* **WHAT IS NEEDED**: Please give again every entry exactly as it appears, setting aside the pictures.

* **RECORDS FOR THE EXERCISE**:

+===+

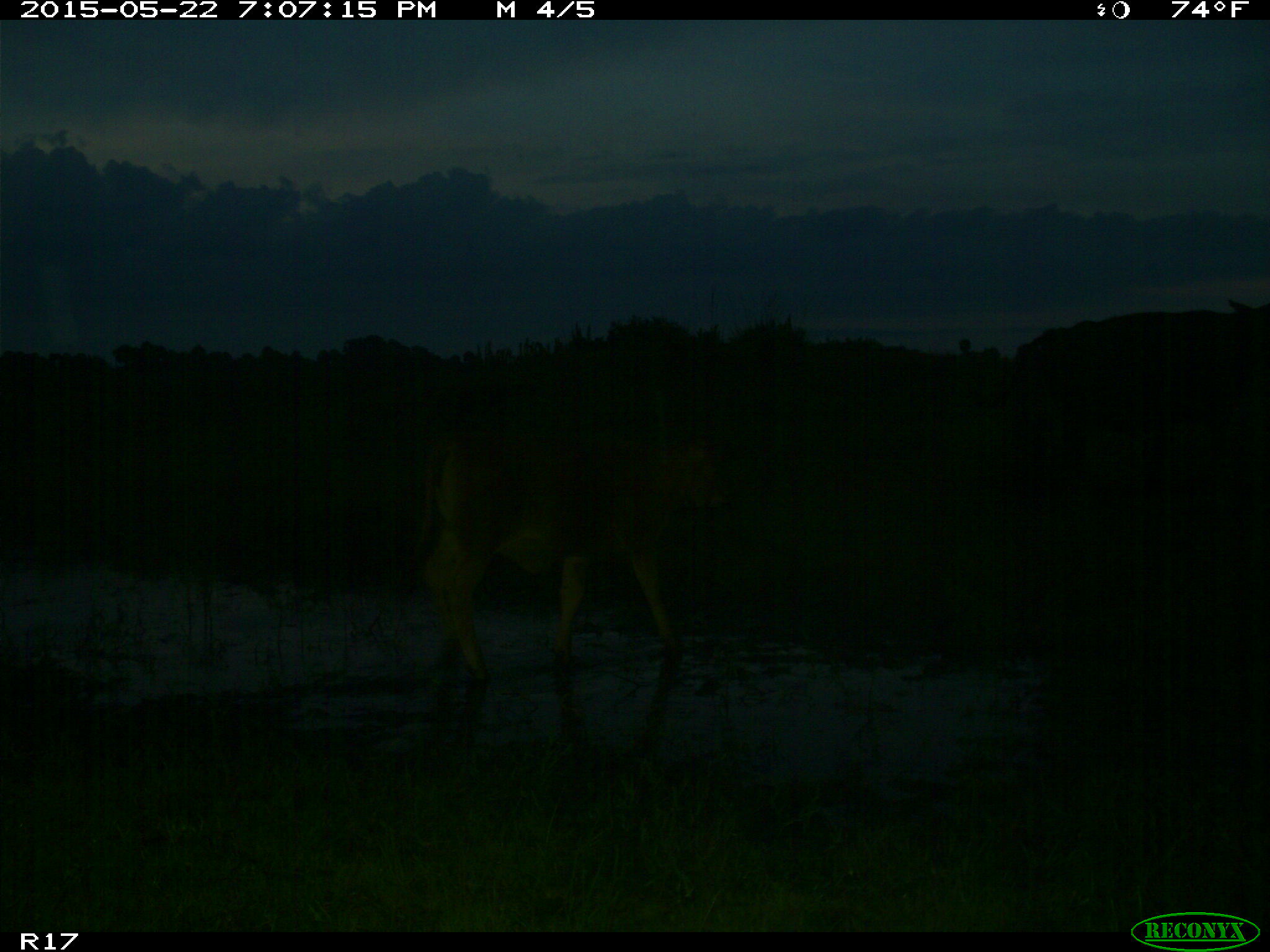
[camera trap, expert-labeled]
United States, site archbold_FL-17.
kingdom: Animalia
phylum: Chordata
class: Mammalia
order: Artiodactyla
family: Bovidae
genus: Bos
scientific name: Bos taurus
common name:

+===+

* **RESULT OF THIS EXERCISE**:
[camera trap, expert-labeled]
United States, site archbold_FL-17.
kingdom: Animalia
phylum: Chordata
class: Mammalia
order: Artiodactyla
family: Bovidae
genus: Bos
scientific name: Bos taurus
common name:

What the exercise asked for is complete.